Een goede manier om dat vlees op te maken is de pastei. U maakt een mooie deegkorst, vult deze met allerlei minder mooie restanten van eerder die week, en dekt af met opnieuw een mooie deegkorst met versiering. Ook Antje Mackay, we aten al eerder haar citroenkoekjes, kende deze methode goed. Hieronder haar recept voor pasteitjes van overgebleven vlees.

Recept

Pasties1

Pasties2

Antje Mackay (1775-1839) was een echte lekkerbek. Dat blijkt niet alleen uit haar kookboek, maar vooral uit haar kasboekjes. Tijdens haar uitstapjes verorberde ze overal wel een glaasje bier, een kommetje soep, wat fruit, noten, oesters, noem maar op. Van haar overgebleven vlees maakte ze dan ook geen grote pastei voor het avondmaal, maar kleine pasteitjes om heerlijk van te snacken.

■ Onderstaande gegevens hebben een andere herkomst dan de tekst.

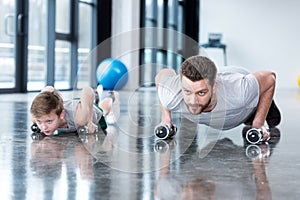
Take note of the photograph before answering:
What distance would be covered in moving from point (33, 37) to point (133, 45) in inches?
62.7

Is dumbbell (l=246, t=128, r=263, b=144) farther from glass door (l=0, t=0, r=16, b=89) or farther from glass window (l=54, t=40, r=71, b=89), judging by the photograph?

Gelukkig voor Antje was rond 1800 dik absoluut de mode.

Voor de vulling:

  • Gaar kalfsvlees (kan ook kip of rundvlees zijn): 200 gram
  • Verse peterselie
  • Wit brood: 3 sneden
  • Boter: 20 gram
  • Melk: half glas
  • Eierdooiers: 2
    Beetje water
  • Peper, zout, foelie en verse nootmuscaat

Voor het deeg:

  • Bloem: 250 gram
  • Koude boter: 100 gram
  • Eierdooier: 2
  • Beetje water

Aan de slag

Pasties ingredienten

Snijd het gare vlees en de peterselie in kleine stukjes en meng door elkaar. Snijd de korstjes van het brood en week de sneetjes in de melk. Klop de dooiers met een beetje water.

Knijp het brood uit en kneed de boter er door. Doe het vlees en de dooiers erbij en kneed met de kruiden tot het soort koude ragout wordt. Als het te dik is, voeg dan wat van de melk toe.

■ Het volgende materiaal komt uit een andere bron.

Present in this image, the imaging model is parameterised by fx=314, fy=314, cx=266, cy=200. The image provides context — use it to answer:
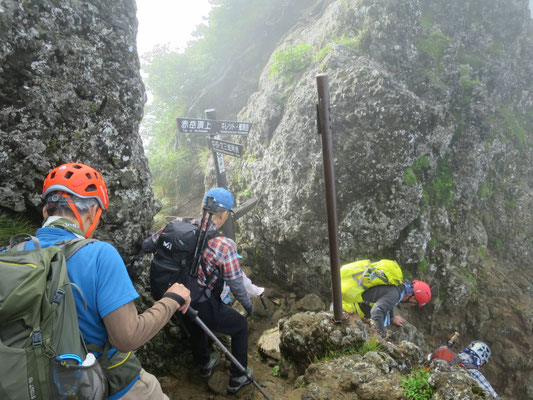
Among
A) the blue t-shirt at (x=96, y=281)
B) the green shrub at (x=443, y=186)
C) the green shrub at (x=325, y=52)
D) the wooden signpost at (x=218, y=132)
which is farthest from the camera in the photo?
the green shrub at (x=325, y=52)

Dan het deeg. Zoals ik het lees staat er in het recept een ½ pond meel en een half pond boter. Dat wordt natuurlijk nooit fatsoenlijk deeg. Van de boter weet ik zeker dat er een half pond staat, maar misschien staat er bij bloem wel 12, 1 1/2 of 2. Ik kan het niet goed lezen. Daarom heb ik net zo veel boter door de bloem gedaan tot ik leuk deeg kreeg. De aanwijzingen waren namelijk als volgt:

Doe een half glas koud water en één dooier bij de bloem en kneed er beetje bij beetje de boter de door (langzaam aan stukken doorwerken). Als de boter er doorheen gekneed is, het deeg uitrollen tot de dikte van een pijpesteel (minder dan een halve centimeter) en dan met een bierglas rondjes uitsteken.

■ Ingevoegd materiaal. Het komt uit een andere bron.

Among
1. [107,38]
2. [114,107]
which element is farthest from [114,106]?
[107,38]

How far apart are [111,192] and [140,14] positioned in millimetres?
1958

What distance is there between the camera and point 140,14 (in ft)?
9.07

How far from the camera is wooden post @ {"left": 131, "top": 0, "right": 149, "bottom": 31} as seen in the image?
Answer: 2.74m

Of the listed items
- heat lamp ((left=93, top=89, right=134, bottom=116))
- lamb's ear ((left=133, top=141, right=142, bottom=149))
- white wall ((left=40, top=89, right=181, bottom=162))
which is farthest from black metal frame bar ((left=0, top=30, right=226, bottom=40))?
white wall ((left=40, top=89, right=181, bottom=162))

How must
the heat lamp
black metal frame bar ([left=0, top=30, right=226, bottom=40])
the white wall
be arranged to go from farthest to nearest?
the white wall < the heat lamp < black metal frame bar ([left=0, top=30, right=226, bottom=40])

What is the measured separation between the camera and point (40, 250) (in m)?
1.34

Doe de ragout, zo veel als past, op een rondje, dek af met nog een rondje, besmeer met eigeel en maak bovenin een kruisje met een scherp mes. De randjes kunnen goed dicht worden gemaakt door ze met een vork aan te drukken. Ziet er nog mooi uit ook.
Bak de pasteitjes een half uur op 200-220 graden.

Aan tafel

Pasties

Uw Archiefkok maakte deze pasteitjes van een beetje overgebleven stoofvlees en ontdekte al snel dat voor deze pasteitjes een klein beetje vlees meer dan genoeg is. Er bleef een heleboel ragout achter in de koelkast, waar weer een nieuwe bestemming voor moest worden gezocht. Dat vond de jury dan weer niet zo erg, want die snackte daarom niet alleen pasteitjes, maar ook geïmproviseerde kroketten.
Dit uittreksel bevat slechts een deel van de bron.